⟨

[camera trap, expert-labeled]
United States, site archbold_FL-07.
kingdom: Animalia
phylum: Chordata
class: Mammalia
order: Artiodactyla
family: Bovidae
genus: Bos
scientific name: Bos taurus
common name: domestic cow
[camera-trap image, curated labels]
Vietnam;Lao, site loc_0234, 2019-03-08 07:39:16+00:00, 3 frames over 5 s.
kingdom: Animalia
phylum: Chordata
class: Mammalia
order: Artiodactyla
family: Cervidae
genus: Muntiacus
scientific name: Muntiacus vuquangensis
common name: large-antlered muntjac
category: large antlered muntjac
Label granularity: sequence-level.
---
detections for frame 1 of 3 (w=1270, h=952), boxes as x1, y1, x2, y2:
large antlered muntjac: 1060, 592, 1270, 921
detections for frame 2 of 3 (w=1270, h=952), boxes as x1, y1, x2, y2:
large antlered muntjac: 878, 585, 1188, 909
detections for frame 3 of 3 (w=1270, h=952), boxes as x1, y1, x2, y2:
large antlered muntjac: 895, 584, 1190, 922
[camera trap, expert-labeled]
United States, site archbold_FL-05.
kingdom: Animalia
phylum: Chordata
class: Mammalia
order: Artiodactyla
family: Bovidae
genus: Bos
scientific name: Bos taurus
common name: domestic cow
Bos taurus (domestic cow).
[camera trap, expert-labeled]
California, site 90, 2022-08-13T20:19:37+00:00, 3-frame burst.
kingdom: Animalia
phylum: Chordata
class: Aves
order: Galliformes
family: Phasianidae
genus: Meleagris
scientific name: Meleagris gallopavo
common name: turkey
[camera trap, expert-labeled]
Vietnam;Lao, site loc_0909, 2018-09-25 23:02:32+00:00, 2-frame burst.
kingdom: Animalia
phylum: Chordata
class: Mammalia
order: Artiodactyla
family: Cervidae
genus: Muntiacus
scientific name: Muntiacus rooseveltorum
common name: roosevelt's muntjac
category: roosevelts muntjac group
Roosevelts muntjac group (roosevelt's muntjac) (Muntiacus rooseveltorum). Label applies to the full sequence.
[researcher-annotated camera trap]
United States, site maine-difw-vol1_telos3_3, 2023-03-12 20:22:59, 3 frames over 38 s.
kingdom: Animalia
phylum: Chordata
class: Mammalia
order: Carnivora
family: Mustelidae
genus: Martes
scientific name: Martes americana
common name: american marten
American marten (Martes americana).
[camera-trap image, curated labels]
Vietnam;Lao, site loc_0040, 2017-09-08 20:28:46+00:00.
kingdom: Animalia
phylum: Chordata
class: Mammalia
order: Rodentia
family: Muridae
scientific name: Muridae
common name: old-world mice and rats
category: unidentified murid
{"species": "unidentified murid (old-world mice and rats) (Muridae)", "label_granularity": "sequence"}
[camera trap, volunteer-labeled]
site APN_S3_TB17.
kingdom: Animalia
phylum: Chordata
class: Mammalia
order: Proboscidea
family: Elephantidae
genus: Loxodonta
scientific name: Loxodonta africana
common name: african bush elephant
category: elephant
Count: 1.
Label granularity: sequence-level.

⟩

### Task item:
In the entries, find the line containing "[researcher-annotated camera trap]" and output it and all remaining lines exactly.

### Exercise answer:
[researcher-annotated camera trap]
United States, site maine-difw-vol1_telos3_3, 2023-03-12 20:22:59, 3 frames over 38 s.
kingdom: Animalia
phylum: Chordata
class: Mammalia
order: Carnivora
family: Mustelidae
genus: Martes
scientific name: Martes americana
common name: american marten
American marten (Martes americana).
[camera-trap image, curated labels]
Vietnam;Lao, site loc_0040, 2017-09-08 20:28:46+00:00.
kingdom: Animalia
phylum: Chordata
class: Mammalia
order: Rodentia
family: Muridae
scientific name: Muridae
common name: old-world mice and rats
category: unidentified murid
{"species": "unidentified murid (old-world mice and rats) (Muridae)", "label_granularity": "sequence"}
[camera trap, volunteer-labeled]
site APN_S3_TB17.
kingdom: Animalia
phylum: Chordata
class: Mammalia
order: Proboscidea
family: Elephantidae
genus: Loxodonta
scientific name: Loxodonta africana
common name: african bush elephant
category: elephant
Count: 1.
Label granularity: sequence-level.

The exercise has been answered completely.